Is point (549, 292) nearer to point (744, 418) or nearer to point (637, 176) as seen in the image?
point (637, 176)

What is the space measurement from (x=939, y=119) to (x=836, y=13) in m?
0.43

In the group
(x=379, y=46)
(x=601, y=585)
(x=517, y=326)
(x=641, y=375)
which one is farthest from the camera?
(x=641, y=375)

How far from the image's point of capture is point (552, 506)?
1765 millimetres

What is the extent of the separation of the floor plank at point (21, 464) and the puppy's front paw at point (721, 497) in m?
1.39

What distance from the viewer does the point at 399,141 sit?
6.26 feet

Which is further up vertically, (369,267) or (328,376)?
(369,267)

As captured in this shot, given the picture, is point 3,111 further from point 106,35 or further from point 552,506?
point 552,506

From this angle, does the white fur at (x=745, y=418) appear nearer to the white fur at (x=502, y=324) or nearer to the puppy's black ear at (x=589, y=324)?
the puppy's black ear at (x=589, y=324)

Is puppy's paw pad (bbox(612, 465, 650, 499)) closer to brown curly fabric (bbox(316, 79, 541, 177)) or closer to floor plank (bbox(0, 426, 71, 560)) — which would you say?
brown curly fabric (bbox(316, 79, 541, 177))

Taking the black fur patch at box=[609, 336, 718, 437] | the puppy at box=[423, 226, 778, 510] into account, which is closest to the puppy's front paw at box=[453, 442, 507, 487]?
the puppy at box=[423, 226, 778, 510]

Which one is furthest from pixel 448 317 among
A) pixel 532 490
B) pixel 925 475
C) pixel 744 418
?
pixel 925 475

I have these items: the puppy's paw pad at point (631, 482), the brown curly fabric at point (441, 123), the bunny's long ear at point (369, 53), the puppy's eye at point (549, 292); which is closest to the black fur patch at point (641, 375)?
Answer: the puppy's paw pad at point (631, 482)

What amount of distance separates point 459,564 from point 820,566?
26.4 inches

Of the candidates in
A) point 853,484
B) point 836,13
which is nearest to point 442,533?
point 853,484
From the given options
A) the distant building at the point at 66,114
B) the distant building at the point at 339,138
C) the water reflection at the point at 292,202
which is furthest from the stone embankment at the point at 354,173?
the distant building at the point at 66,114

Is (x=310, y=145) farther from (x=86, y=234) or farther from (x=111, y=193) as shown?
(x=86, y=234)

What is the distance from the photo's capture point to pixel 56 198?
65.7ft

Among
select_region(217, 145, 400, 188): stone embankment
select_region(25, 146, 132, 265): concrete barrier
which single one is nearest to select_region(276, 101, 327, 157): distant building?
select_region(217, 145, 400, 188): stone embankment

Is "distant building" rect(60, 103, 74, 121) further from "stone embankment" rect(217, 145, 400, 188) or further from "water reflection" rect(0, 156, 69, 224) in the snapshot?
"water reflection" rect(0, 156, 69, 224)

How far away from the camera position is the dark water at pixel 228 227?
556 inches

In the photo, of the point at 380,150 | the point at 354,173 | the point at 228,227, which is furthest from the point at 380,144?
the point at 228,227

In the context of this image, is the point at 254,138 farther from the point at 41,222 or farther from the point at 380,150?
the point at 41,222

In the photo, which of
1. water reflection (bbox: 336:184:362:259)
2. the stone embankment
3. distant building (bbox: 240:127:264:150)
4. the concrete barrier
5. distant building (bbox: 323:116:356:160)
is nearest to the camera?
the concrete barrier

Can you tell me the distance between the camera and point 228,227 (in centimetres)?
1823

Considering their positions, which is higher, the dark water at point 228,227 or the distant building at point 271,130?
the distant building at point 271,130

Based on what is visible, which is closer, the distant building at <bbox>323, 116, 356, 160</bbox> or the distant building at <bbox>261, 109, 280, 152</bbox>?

### WORK TO COMPLETE
Put every line of the rows above into a numbered list, leaving out the blank lines.

### THE ANSWER
1. Is point (549, 292) nearer to point (744, 418) or nearer to point (637, 176) as seen in the image?
2. point (637, 176)
3. What is the space measurement from (x=939, y=119) to (x=836, y=13) in m?
4. 0.43
5. In the group
6. (x=379, y=46)
7. (x=601, y=585)
8. (x=517, y=326)
9. (x=641, y=375)
10. which one is farthest from the camera?
11. (x=641, y=375)
12. How far from the image's point of capture is point (552, 506)?
13. 1765 millimetres
14. What is the extent of the separation of the floor plank at point (21, 464) and the puppy's front paw at point (721, 497) in m?
15. 1.39
16. What distance from the viewer does the point at 399,141 sit?
17. 6.26 feet
18. Which is further up vertically, (369,267) or (328,376)?
19. (369,267)
20. As captured in this shot, given the picture, is point 3,111 further from point 106,35 or further from point 552,506?
21. point 552,506
22. From this angle, does the white fur at (x=745, y=418) appear nearer to the white fur at (x=502, y=324) or nearer to the puppy's black ear at (x=589, y=324)?
23. the puppy's black ear at (x=589, y=324)
24. Is puppy's paw pad (bbox(612, 465, 650, 499)) closer to brown curly fabric (bbox(316, 79, 541, 177)) or closer to floor plank (bbox(0, 426, 71, 560)) — which would you say?
25. brown curly fabric (bbox(316, 79, 541, 177))
26. Taking the black fur patch at box=[609, 336, 718, 437] | the puppy at box=[423, 226, 778, 510] into account, which is closest to the puppy's front paw at box=[453, 442, 507, 487]?
27. the puppy at box=[423, 226, 778, 510]
28. Which one is furthest from pixel 448 317 among
29. A) pixel 532 490
30. B) pixel 925 475
31. C) pixel 744 418
32. ?
33. pixel 925 475
34. I have these items: the puppy's paw pad at point (631, 482), the brown curly fabric at point (441, 123), the bunny's long ear at point (369, 53), the puppy's eye at point (549, 292); which is closest to the black fur patch at point (641, 375)?
35. Answer: the puppy's paw pad at point (631, 482)
36. What amount of distance separates point 459,564 from point 820,566?
37. 26.4 inches
38. Of the candidates in
39. A) point 853,484
40. B) point 836,13
41. which is nearest to point 442,533?
42. point 853,484
43. From the given options
44. A) the distant building at the point at 66,114
45. B) the distant building at the point at 339,138
46. C) the water reflection at the point at 292,202
47. which is furthest from the stone embankment at the point at 354,173?
48. the distant building at the point at 66,114
49. Is (x=310, y=145) farther from (x=86, y=234) or farther from (x=111, y=193) as shown?
50. (x=86, y=234)
51. What is the distance from the photo's capture point to pixel 56 198?
52. 65.7ft
53. Among
54. select_region(217, 145, 400, 188): stone embankment
55. select_region(25, 146, 132, 265): concrete barrier
56. which single one is nearest to select_region(276, 101, 327, 157): distant building?
57. select_region(217, 145, 400, 188): stone embankment
58. Is "distant building" rect(60, 103, 74, 121) further from "stone embankment" rect(217, 145, 400, 188) or further from "water reflection" rect(0, 156, 69, 224) in the snapshot?
59. "water reflection" rect(0, 156, 69, 224)
60. How far away from the camera position is the dark water at pixel 228 227?
61. 556 inches
62. In the photo, of the point at 380,150 | the point at 354,173 | the point at 228,227, which is furthest from the point at 380,144?
63. the point at 228,227
64. In the context of this image, is the point at 254,138 farther from the point at 41,222 or farther from the point at 380,150?
65. the point at 41,222
66. In the photo, which of
67. 1. water reflection (bbox: 336:184:362:259)
68. 2. the stone embankment
69. 3. distant building (bbox: 240:127:264:150)
70. 4. the concrete barrier
71. 5. distant building (bbox: 323:116:356:160)
72. is nearest to the camera?
73. the concrete barrier
74. Can you tell me the distance between the camera and point 228,227 (in centimetres)?
75. 1823
76. Considering their positions, which is higher, the dark water at point 228,227 or the distant building at point 271,130?
77. the distant building at point 271,130
78. Based on what is visible, which is closer, the distant building at <bbox>323, 116, 356, 160</bbox> or the distant building at <bbox>261, 109, 280, 152</bbox>?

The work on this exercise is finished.